* [PAGE TEXT]:
-------------------------
If I had been naked, standing in a bathtub full of water, and grabbed that receptacle hot side, I'd probably be dead. Is there any other explanation of what went wrong other than a failed GFCI? If it's bad, why does it test OK? These things are supposed to trip at 6ma within 25ms. I'm going to make up a GFCI tester I can plug in to test downstream receptacles individually and will post the results.
 
You can purchase a GFCI tester that will tell you if the GFCI is within specs. when it trips.

I would recomend buying one of them instead of making one your self.
 
I would recomend buying one of them instead of making one your self.

Yeah, but then I'd have to get out of my jammies :( and go shopping :eek:. Guess I'll have to bite that bullet. I've e-mailed P&S tech support for advice also.
 
The GFCI is probably alright. What you had was a short to ground and the breaker did it's job quicker than the GFCI. If you had been standing in water and touched the hot wire and ground the difference in potential would have made the GFCI trip.
-------------------------
* [DATASET EXTRACT]:
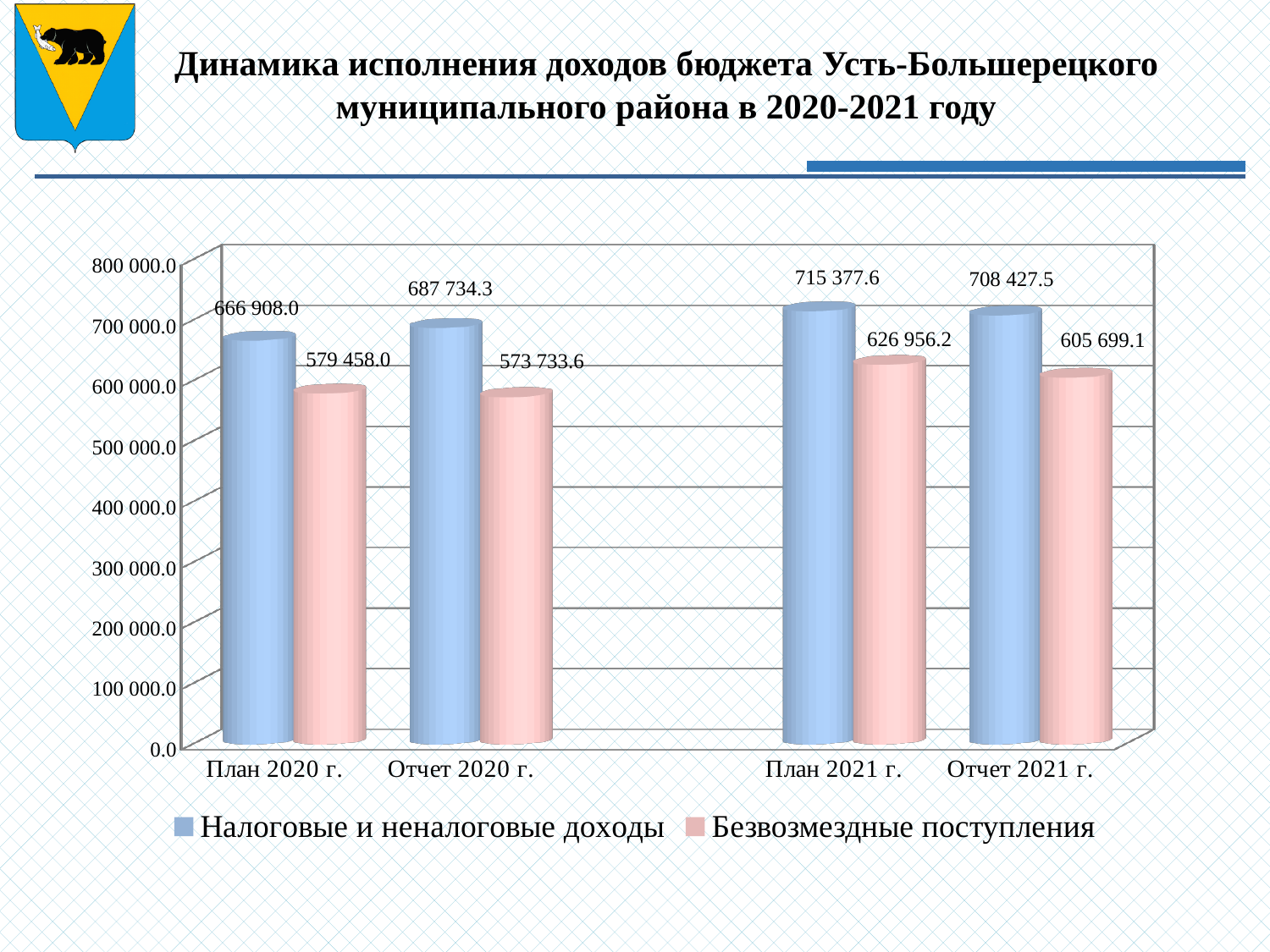
Is the value of Безвозмездные поступления for Отчет 2020 г. greater or less than 600 000.0? less What is the difference between Налоговые и неналоговые доходы for Отчет 2020 г. and План 2020 г.? 20 826.3 In which category is Безвозмездные поступления lowest? Отчет 2020 г. How many series does the legend list? 2 How many categories are shown on the x axis? 4 In which category is Налоговые и неналоговые доходы highest? План 2021 г. What is the value of Налоговые и неналоговые доходы for План 2020 г.? 666 908.0 What is the value of Налоговые и неналоговые доходы for Отчет 2020 г.? 687 734.3 What is the difference between Безвозмездные поступления for План 2021 г. and Отчет 2021 г.? 21 257.1 Which is larger for План 2021 г.: Налоговые и неналоговые доходы or Безвозмездные поступления? Налоговые и неналоговые доходы What is the value of Безвозмездные поступления for Отчет 2021 г.? 605 699.1 What kind of chart is shown on the slide? bar chart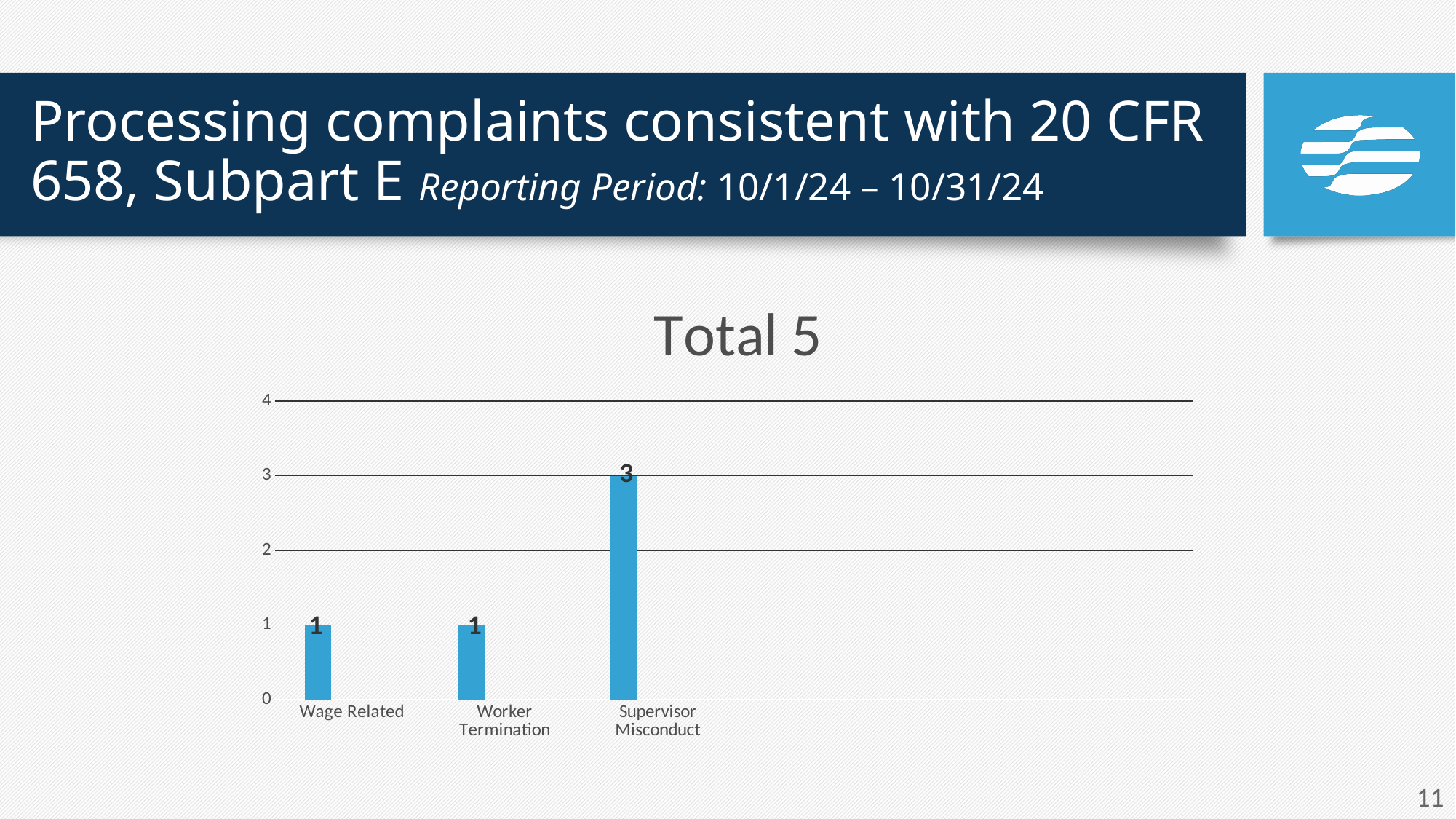
What kind of chart is shown on the slide? bar chart Is the value for Supervisor Misconduct greater or less than 2? greater What is the value for Supervisor Misconduct? 3 Which is larger, the value for Supervisor Misconduct or the value for Worker Termination? Supervisor Misconduct How many categories are shown on the x axis? 3 What is the sum of the values for all three categories? 5 What is the value for Wage Related? 1 What is the value for Worker Termination? 1 Which category has the highest value? Supervisor Misconduct What is the difference between the values for Supervisor Misconduct and Wage Related? 2 What is the highest value shown on the y axis? 4 What is the title of the chart? Total 5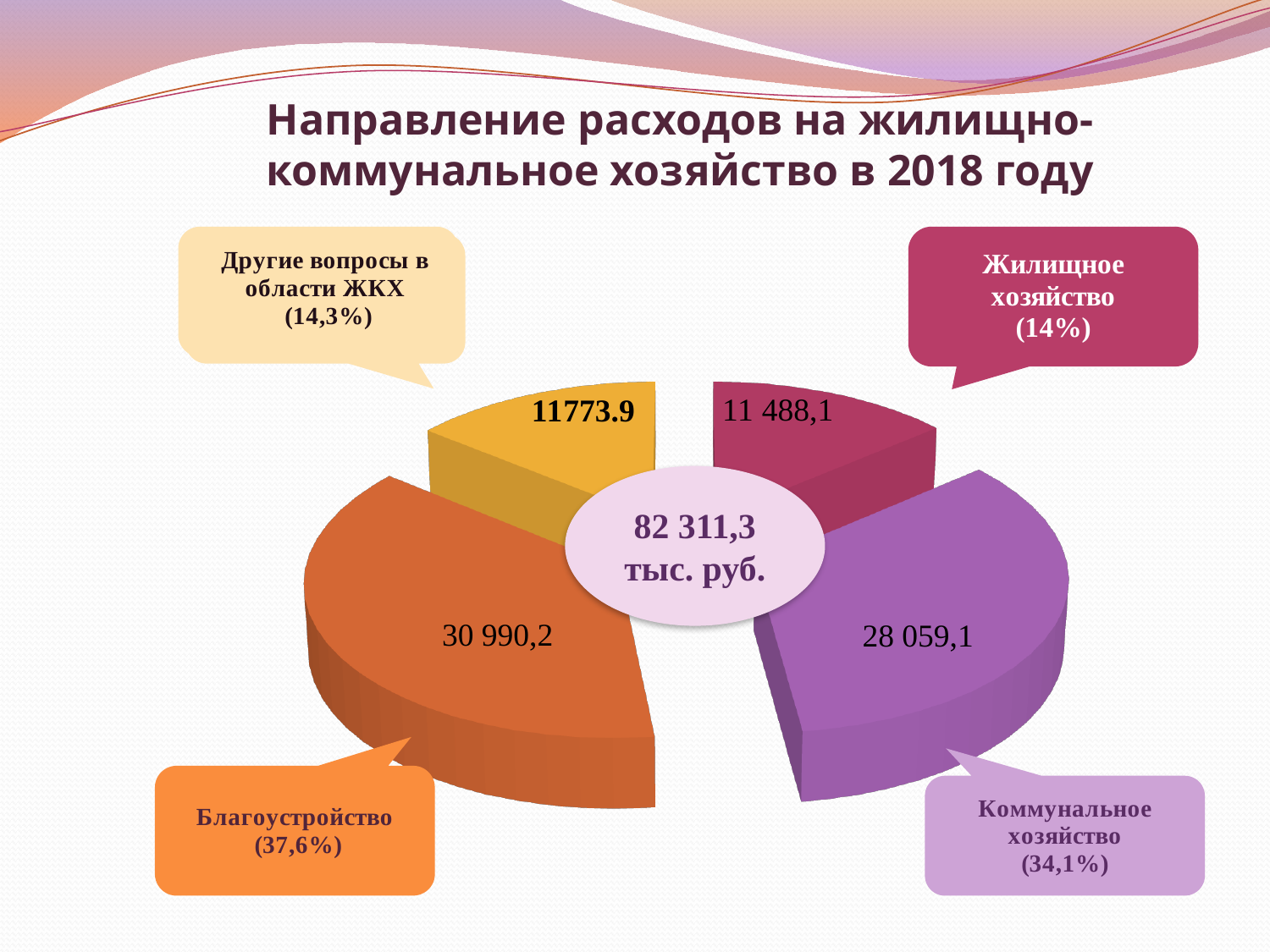
What is the value shown for Жилищное хозяйство? 11 488,1 What share of the pie does Другие вопросы в области ЖКХ represent? 14,3% Which category has the largest slice of the pie? Благоустройство What kind of chart is shown on the slide? pie chart What is the total amount shown in the centre of the pie chart? 82 311,3 тыс. руб. What is the value shown for Благоустройство? 30 990,2 What is the value shown for Коммунальное хозяйство? 28 059,1 How many slices does the pie chart have? 4 What is the value shown for Другие вопросы в области ЖКХ? 11773.9 Which is larger, the value for Благоустройство or the value for Коммунальное хозяйство? Благоустройство Which category has the smallest slice of the pie? Жилищное хозяйство What share of the pie does Коммунальное хозяйство represent? 34,1%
-------------------------
* [TASKS FOR THIS EXERCISE]:
1 - List every electrical device named in the GFCI discussion.
2 - Carry on the GFCI discussion from its last post.

* [TASK-BY-TASK OUTPUTS]:
1 - receptacle, GFCI, GFCI tester, breaker

2 -
 
Do you know that the downstream circuit was connected to the protected load terminals of the GFCI breaker?

You get two choices when connecting a GFCI and one choice doesn't protect the downstream circuits.
 
You learn something new every day

sbrn33 -- you got it mostly right. Here's P&S's response:

If the steel box was properly grounded, then yes, this definitely would have caused a differential current in the GFCI (very high current in the line leg, no return current in the neutral). If this was the case, then very simply, we think the circuit breaker just tripped out sooner than the GFCI did. A typical trip time for a magnetic circuit breaker with this type of overcurrent is 10ms or less. Our GFCI response is about 25ms.

Sounds like everything worked exactly as it should.

The GFCI's you have, based upon the tests you performed, are working properly.

Mike Gaines, Technical Support
Pass & Seymour/legrand

Bob -- yes, everything is connected properly.

Sparky -- I think they put you in jail for that in this county.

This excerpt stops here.